# And "Challenge Marbles" Swept San Antonio



## BroBill (Mar 25, 2018)

The latest trend here in San Antonio is the "Challenge Marble" which is (as pictured) a marble with the Golden Rule engraved on a band around the marble. The picture is of mine....

The marble is to be carried as a daily reminder to "Do unto others...," if you are with other Brothers and one Brother produces his Golden Rule marble - if you own one as well but forgot to bring it with you, then you are asked to make a small donation to a Masonic-related charity.  The amount and charity is up to you and left to your honor.  It's a fun way to remember our duties to each other, and perhaps increase our charitable contributions to society.  A "win/win."


----------



## Matt L (Mar 25, 2018)

I like it, BTW I will be in San Antonio from Wednesday to Saturday at the National Shooting Complex.


----------



## BroBill (Mar 25, 2018)

I should have included the rules:

The marble is to be carried as a daily reminder to "Do unto others...," if you are with other Brothers and one Brother produces his Golden Rule marble - if you own one as well but forgot to bring it with you, then you are asked to make a small donation to a Masonic-related charity.  The amount and charity is up to you and left to your honor.  It's a fun way to remember our duties to each other, and perhaps increase our charitable contributions to society.  A "win/win."

Sent from my QTASUN1 using My Freemasonry mobile app


----------



## Warrior1256 (Mar 25, 2018)

Nice idea.


----------



## MarkR (Mar 26, 2018)

I like it.

At the biennial session of the Scottish Rite Supreme Council (SJ) last August, we were given a coin in our "bag-o-stuff" at registration, with the rough ashlar on one side, and the smooth ashlar on the other.  Grand Commander Seale told us that he didn't want us to just put it in a collection, but to take it out of the plastic sleeve and carry it with us.  Whenever we sense our "rough ashlar" emerging, we should rub the raised rough ashlar with our thumb, to remember to work on smoothing it.


----------



## Warrior1256 (Mar 26, 2018)

MarkR said:


> At the biennial session of the Scottish Rite Supreme Council (SJ) last August, we were given a coin in our "bag-o-stuff" at registration, with the rough ashlar on one side, and the smooth ashlar on the other.

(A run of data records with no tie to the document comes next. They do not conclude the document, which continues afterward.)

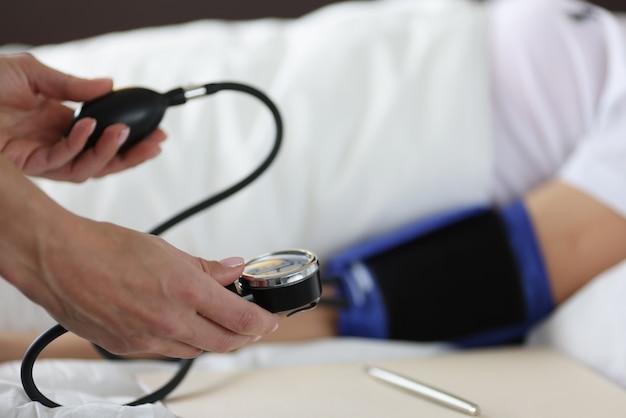 Pacjent leży na łóżku, mierzy się ciśnienie krwi. koncepcja objawy wysokiego lub niskiego ciśnienia krwi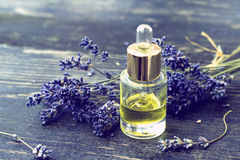Bottle of lavender oil and lavender flowers Royalty Free Stock Images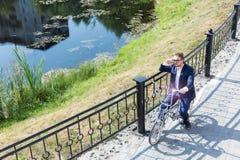 Un jeune homme d'affaires beau roulant sa bicyclette photographie stock libre de droits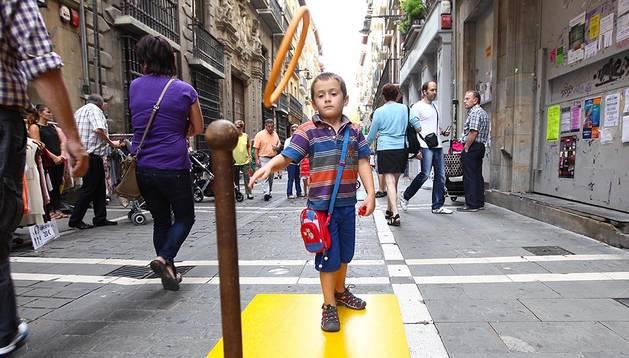 Un niño juega en la calle Mayor con juguetes de madera tradicionales.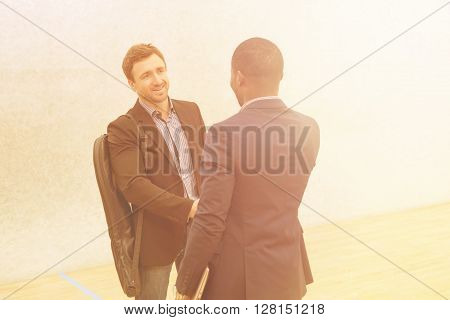 Picture of two businessmen before having match in squash. Happy men in business suits shaking hands on squash court.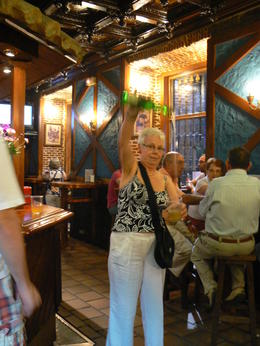 Photo of Madrid Madrid Tapas Night Walking Tour Pouring Cider de Asturias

Grand Commander Seale told us that he didn't want us to just put it in a collection, but to take it out of the plastic sleeve and carry it with us. Whenever we sense our "rough ashlar" emerging, we should rub the raised rough ashlar with our thumb, to remember to work on smoothing it.


Very nice!


----------



## Thomas Stright (Mar 26, 2018)

I carry a coin, It lays flat in my pocket.
A Marble would not.


----------



## Keith C (Mar 27, 2018)

Thomas Stright said:


> I carry a coin, It lays flat in my pocket.
> A Marble would not.



Interesting point.  So what you carry being unobtrusive is important to you?

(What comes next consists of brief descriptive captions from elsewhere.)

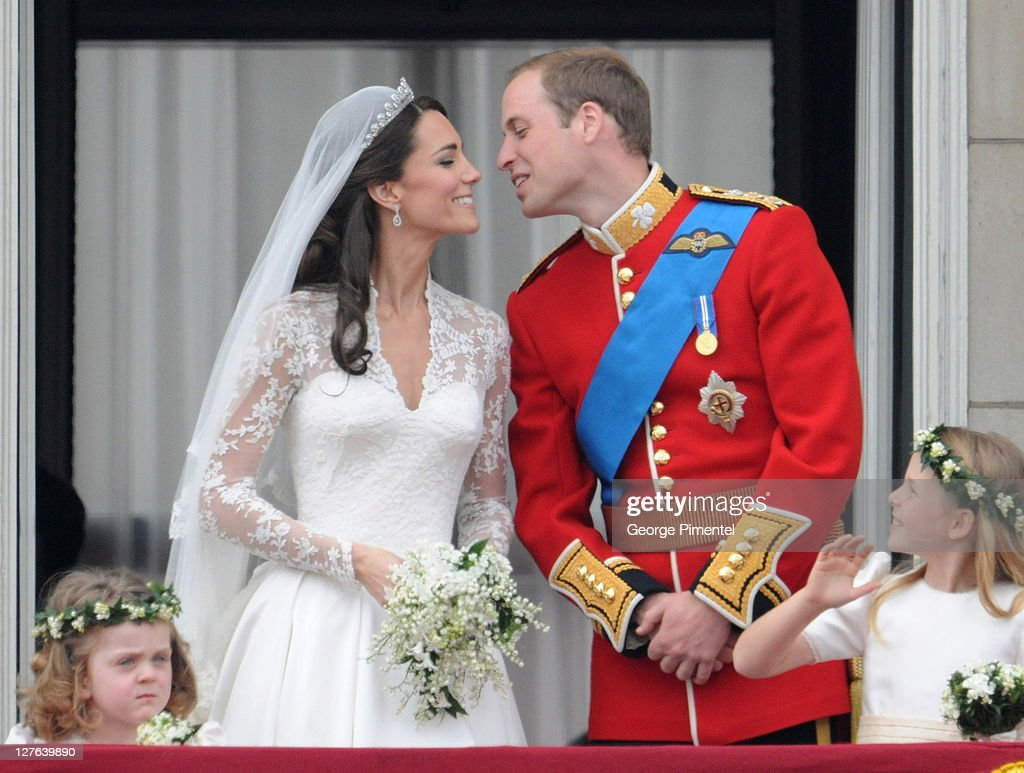 Catherine, Duchess of Cambridge and Prince William, Duke of Cambridge kiss on the balcony at Buckingham Palace on April 29, 2011 in London, England.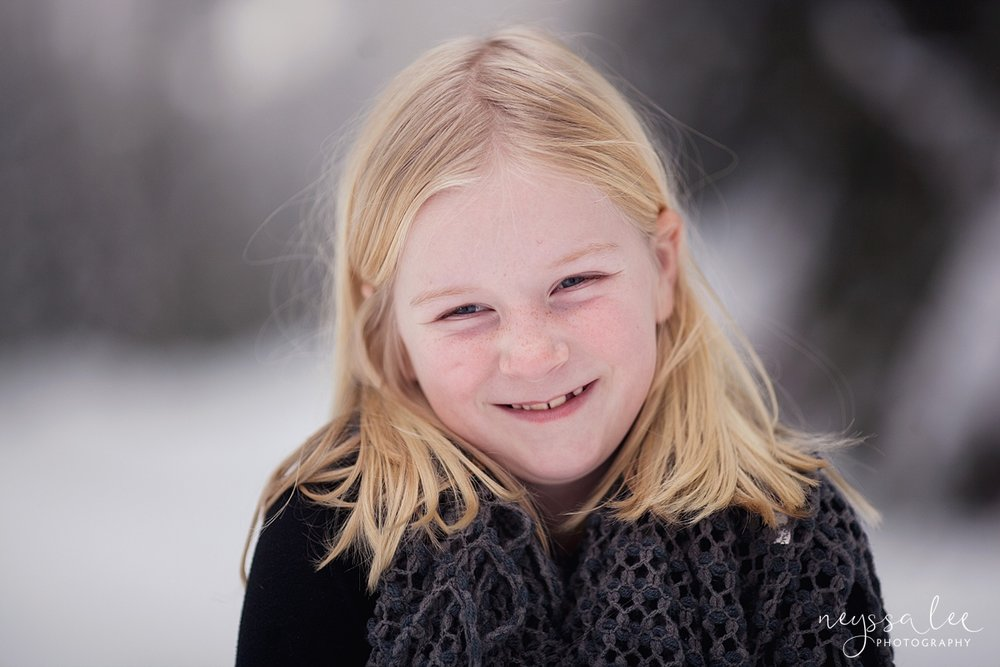 Neyssa Lee Photography, Snoqualmie Family Photographer, Family photos in the snow, Girl smiling in the snow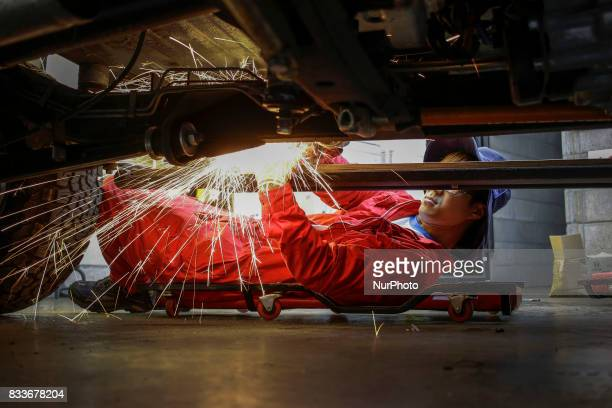 Worker grinding to auto folding foothold repair at mohenic garages in Paju South Korea A 20yearold beat up Hyundai SUV isn't anyone's idea of a dream...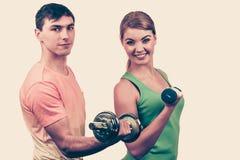 Couples s'exerçant avec des haltères soulevant des poids Photographie stock libre de droits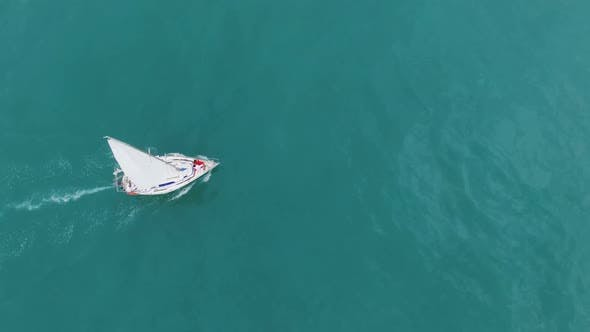 Thumbnail for Male female standing at bow of luxurious sailing boat going across turquoise sea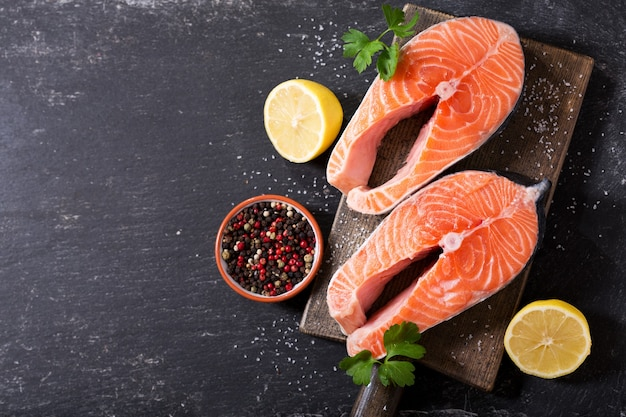 Bifes de salmão fresco com ingredientes para cozinhar em uma tábua de madeira, vista de cima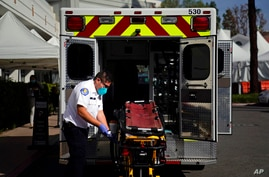 An EMT disinfects a gurney after transporting a patient at St. Joseph Hospital in Orange, Calif., Thursday, Jan. 7, 2021…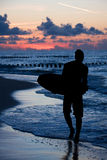 Silhouette of surfer on beach in sunset Royalty Free Stock Image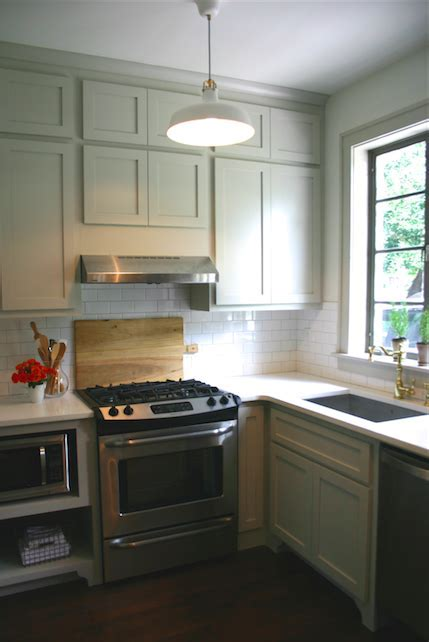 revere pewter cabinets. White subway tile with putty color
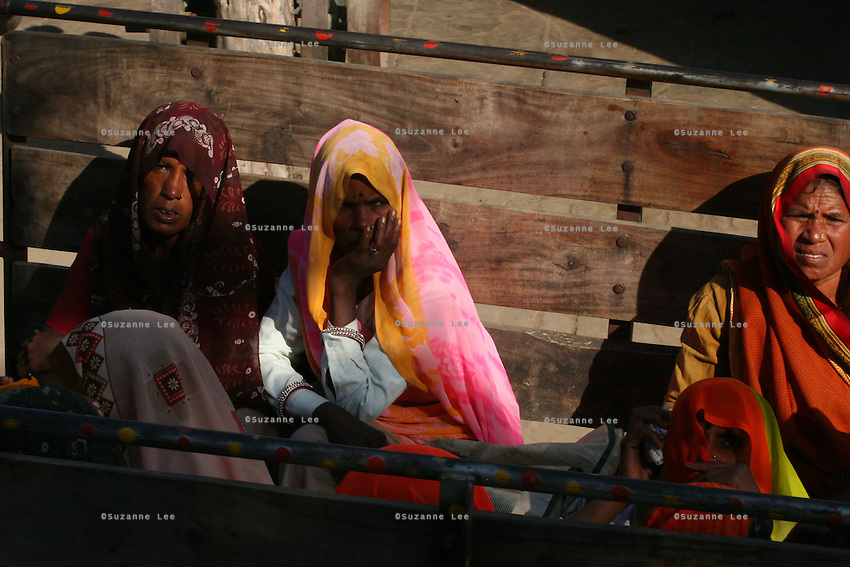 Rural village farming women riding in the back of a lorry in Bharatpur, Rajasthan, India..Photo by Suzanne Lee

Given that, would something slightly obtrusive, such as a marble vs a coin serve to remind you of it's presence and purpose more often?

No right or wrong answer, just something to ponder and perhaps why they chose the marble vs coin.


----------



## Warrior1256 (Mar 27, 2018)

Keith C said:


> No right or wrong answer, just something to ponder and perhaps why they chose the marble vs coin.


I like this.....very non-judgemental.


----------



## BroBill (Mar 27, 2018)

Keith C said:


> Interesting point.  So what you carry being unobtrusive is important to you?
> 
> Given that, would something slightly obtrusive, such as a marble vs a coin serve to remind you of it's presence and purpose more often?
> 
> No right or wrong answer, just something to ponder and perhaps why they chose the marble vs coin.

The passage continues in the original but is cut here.